» SUPPLIED TEXT
━━━━━━━━━━━━━━━━━━━━

JFK airport’s new project to tap muni market for over $6 billion

 

Bloomberg

The finance team behind the new terminal at New York’s John F. Kennedy International Airport expects to sell more than $6 billion of municipal bonds in the coming years to help pay for the project.
The group plans to issue taxable or tax-exempt debt in the $4 trillion muni market to refinance a $6.6 billion bank loan originally secured to fund the project, according to the project’s acting CFO Marc McGrady. That loan, led by Mitsubishi UFJ Financial Group Inc., closed on June 10 and will fund the first phase of the project, called New Terminal One.
Construction of the $9.5 billion project is expected to move forward this summer, New York Governor Kathy Hochul said in a statement earlier this month.
“NTO’s plan is to refinance $6.3 billion of senior bank debt through 2026 with multiple issuances of fixed-rate tax-exempt or taxable bonds,” McGrady said. “These issuances are expected to commence in mid-2024 but could occur earlier based on market conditions.”

━━━━━━━━━━━━━━━━━━━━

» PROBLEM
Edit the part of the JFK terminal article that begins at the words "JFK airport’s new" and stops after "earlier this month.", putting "credit facility" wherever "bank loan" appears.

━━━━━━━━━━━━━━━━━━━━

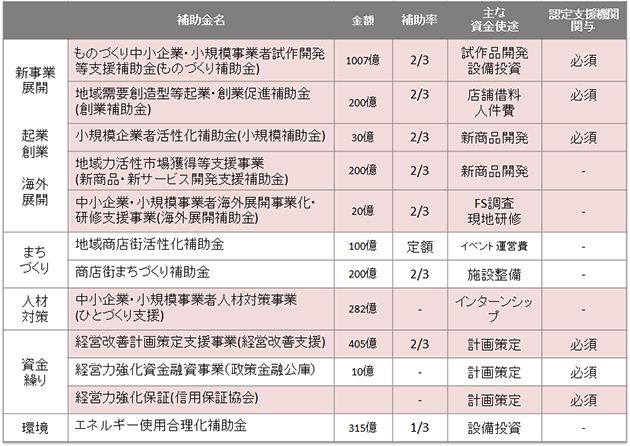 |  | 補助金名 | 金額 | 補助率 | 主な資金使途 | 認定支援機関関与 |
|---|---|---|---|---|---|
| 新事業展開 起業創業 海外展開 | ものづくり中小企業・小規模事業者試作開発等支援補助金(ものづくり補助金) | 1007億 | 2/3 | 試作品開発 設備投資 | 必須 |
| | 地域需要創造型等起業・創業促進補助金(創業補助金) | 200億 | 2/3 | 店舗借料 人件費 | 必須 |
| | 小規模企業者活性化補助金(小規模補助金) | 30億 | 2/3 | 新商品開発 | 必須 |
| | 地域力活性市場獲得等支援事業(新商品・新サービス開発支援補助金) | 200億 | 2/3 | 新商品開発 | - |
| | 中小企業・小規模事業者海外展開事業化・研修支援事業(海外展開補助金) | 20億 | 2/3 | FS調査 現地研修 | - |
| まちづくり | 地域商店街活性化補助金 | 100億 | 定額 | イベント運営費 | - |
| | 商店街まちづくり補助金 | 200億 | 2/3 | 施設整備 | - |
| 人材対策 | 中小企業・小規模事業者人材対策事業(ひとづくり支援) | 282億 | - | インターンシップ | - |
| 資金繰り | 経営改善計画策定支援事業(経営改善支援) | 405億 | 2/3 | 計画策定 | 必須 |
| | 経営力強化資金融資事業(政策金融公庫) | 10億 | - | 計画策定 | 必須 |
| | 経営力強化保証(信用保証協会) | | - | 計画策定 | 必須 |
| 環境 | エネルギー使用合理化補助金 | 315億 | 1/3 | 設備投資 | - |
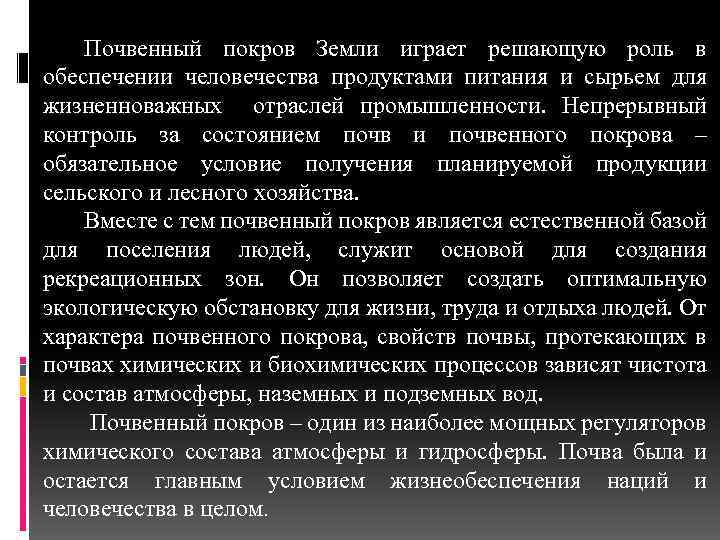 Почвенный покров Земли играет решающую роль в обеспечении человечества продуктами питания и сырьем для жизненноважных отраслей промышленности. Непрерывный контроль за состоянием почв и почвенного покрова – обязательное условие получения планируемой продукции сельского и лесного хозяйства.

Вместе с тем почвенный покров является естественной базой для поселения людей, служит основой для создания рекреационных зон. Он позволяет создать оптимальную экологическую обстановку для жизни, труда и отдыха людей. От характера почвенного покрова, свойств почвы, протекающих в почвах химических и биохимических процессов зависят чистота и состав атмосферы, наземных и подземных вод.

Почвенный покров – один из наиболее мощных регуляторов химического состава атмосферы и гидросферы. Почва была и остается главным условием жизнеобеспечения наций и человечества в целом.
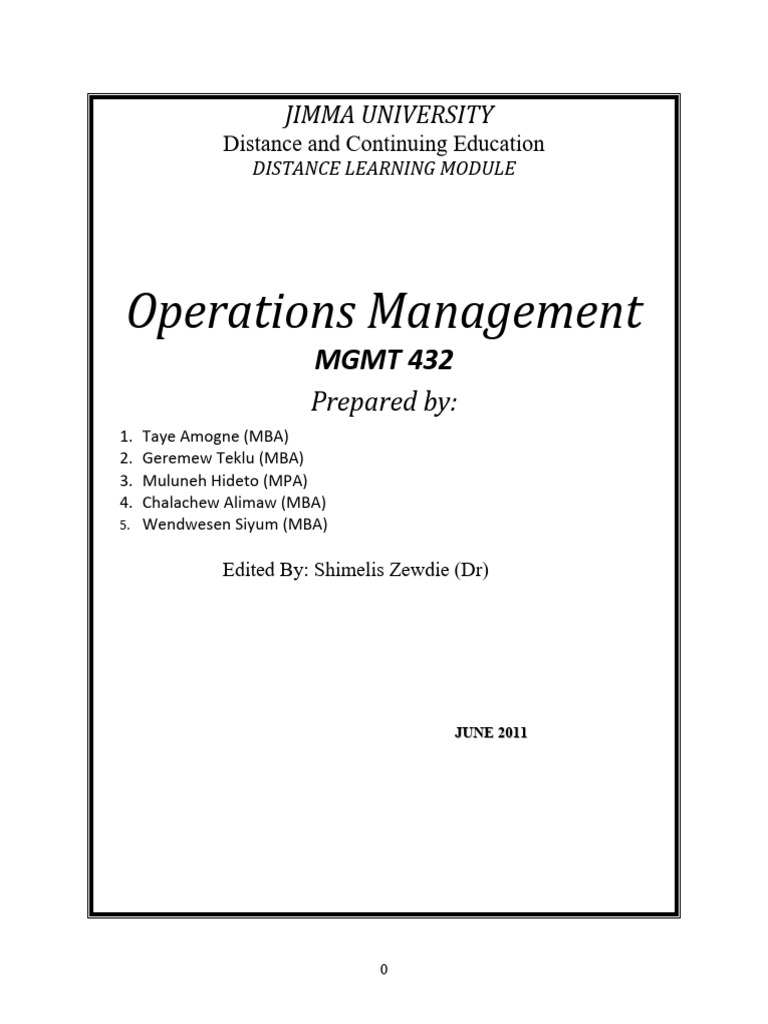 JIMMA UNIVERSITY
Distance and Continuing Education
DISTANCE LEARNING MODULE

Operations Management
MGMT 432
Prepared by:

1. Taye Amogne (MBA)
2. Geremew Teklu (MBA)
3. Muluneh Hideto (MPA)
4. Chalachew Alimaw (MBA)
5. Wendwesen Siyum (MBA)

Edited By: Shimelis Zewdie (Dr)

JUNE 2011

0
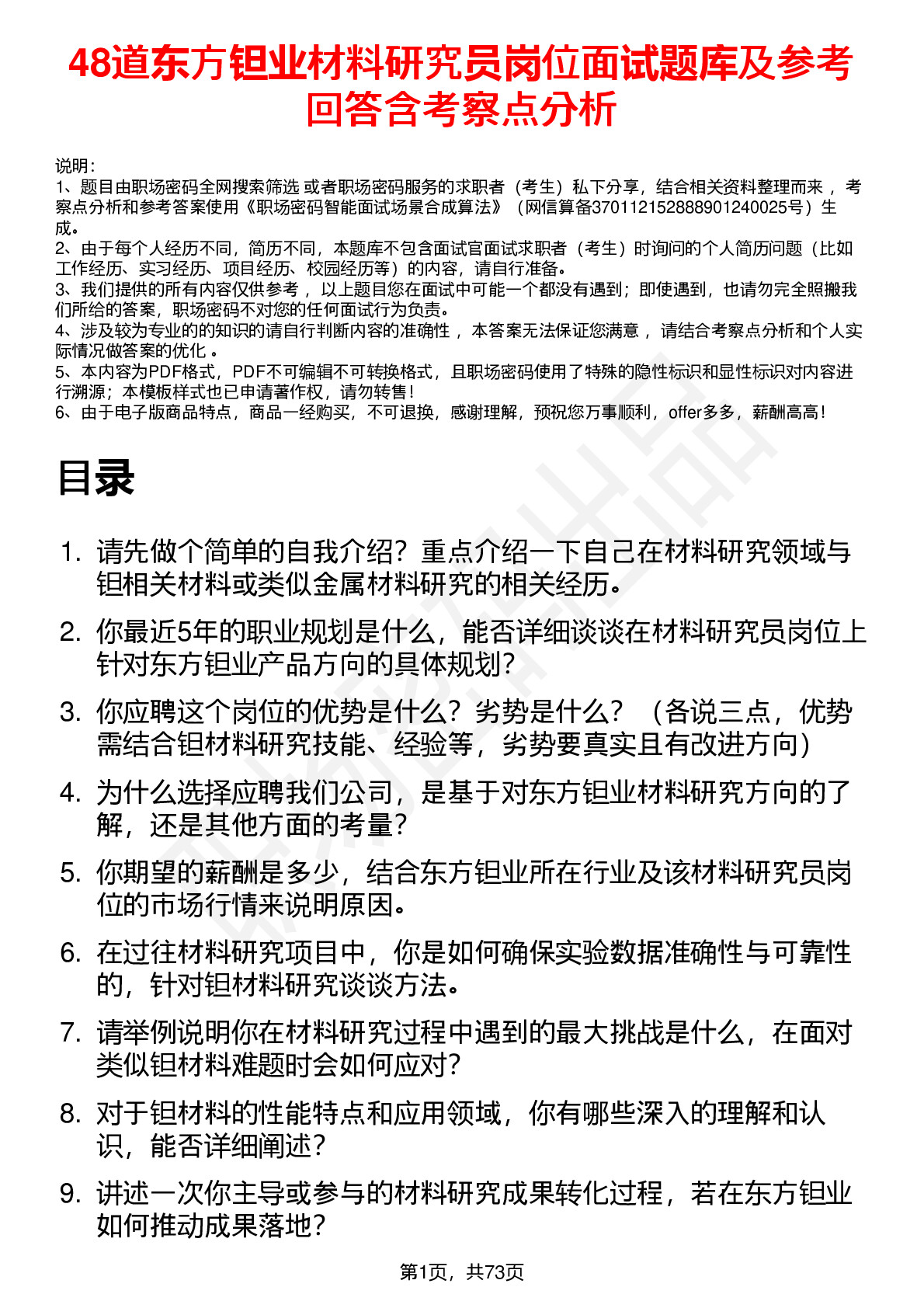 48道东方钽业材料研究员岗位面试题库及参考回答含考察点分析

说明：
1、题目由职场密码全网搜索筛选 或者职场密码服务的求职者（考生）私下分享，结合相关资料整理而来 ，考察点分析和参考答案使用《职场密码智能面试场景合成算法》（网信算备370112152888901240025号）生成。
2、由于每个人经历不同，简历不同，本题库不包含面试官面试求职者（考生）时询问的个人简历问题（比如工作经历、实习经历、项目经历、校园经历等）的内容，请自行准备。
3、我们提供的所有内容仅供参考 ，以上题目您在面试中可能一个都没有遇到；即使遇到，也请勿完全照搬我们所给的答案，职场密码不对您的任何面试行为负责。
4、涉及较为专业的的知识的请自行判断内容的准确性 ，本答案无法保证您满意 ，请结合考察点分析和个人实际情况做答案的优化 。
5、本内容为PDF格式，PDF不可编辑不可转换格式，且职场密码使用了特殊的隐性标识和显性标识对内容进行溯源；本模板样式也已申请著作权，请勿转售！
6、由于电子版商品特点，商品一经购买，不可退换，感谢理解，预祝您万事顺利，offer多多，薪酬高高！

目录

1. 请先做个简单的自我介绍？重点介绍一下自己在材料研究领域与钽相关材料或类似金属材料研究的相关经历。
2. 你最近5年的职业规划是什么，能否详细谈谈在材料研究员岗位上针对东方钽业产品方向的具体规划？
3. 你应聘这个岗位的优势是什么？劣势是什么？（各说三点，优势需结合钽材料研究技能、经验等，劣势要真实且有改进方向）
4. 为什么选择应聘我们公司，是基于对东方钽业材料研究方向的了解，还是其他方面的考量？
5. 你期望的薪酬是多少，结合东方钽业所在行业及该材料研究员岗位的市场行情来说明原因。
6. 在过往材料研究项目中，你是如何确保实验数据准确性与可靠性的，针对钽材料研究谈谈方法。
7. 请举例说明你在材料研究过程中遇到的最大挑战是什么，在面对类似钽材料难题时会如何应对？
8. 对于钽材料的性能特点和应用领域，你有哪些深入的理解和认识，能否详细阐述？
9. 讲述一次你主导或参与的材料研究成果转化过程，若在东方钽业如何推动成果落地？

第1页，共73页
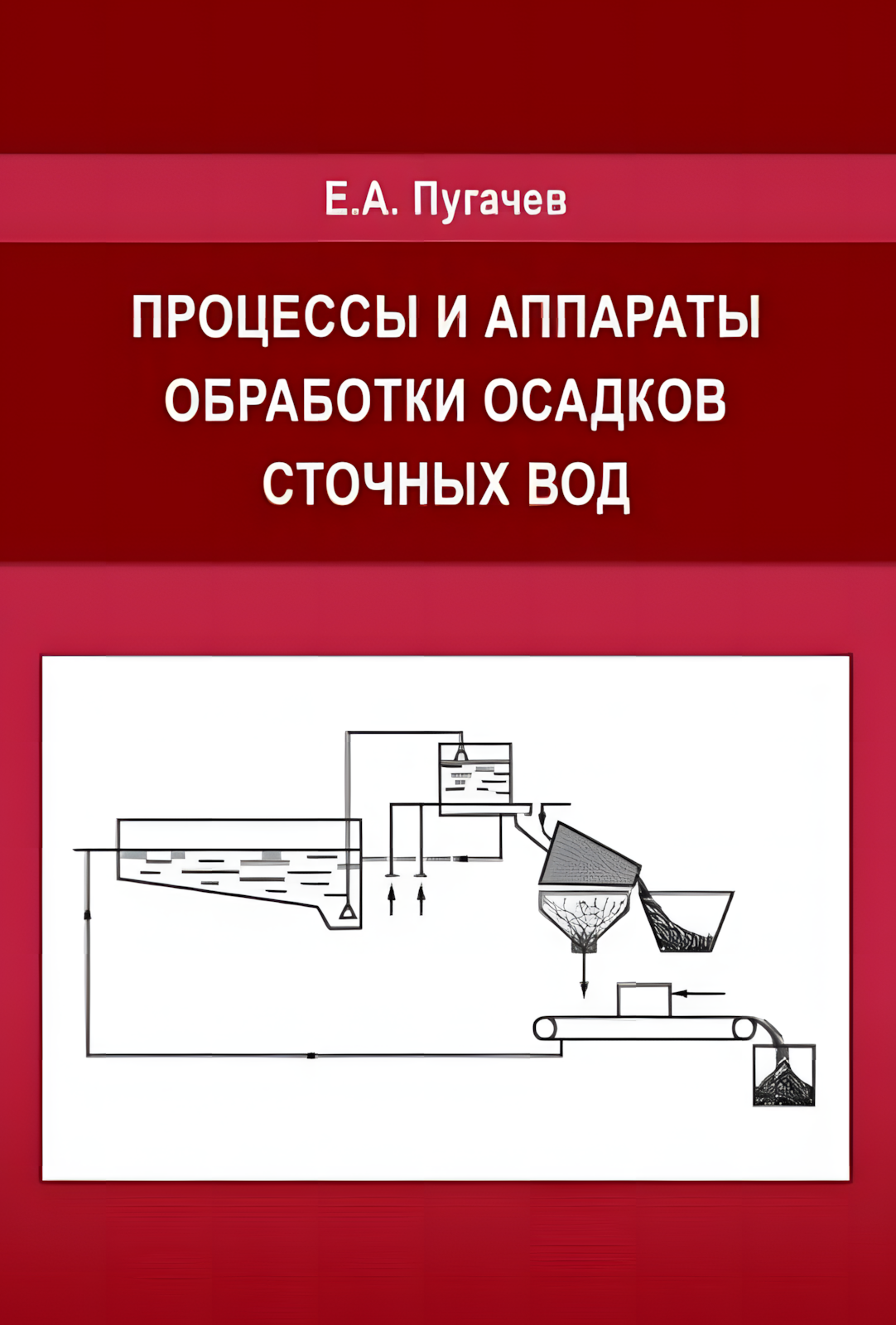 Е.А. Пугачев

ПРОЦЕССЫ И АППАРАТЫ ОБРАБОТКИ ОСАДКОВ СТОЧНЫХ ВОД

━━━━━━━━━━━━━━━━━━━━

» EXERCISE RESULT
JFK airport’s new project to tap muni market for over $6 billion

 

Bloomberg

The finance team behind the new terminal at New York’s John F. Kennedy International Airport expects to sell more than $6 billion of municipal bonds in the coming years to help pay for the project.
The group plans to issue taxable or tax-exempt debt in the $4 trillion muni market to refinance a $6.6 billion credit facility originally secured to fund the project, according to the project’s acting CFO Marc McGrady. That loan, led by Mitsubishi UFJ Financial Group Inc., closed on June 10 and will fund the first phase of the project, called New Terminal One.
Construction of the $9.5 billion project is expected to move forward this summer, New York Governor Kathy Hochul said in a statement earlier this month.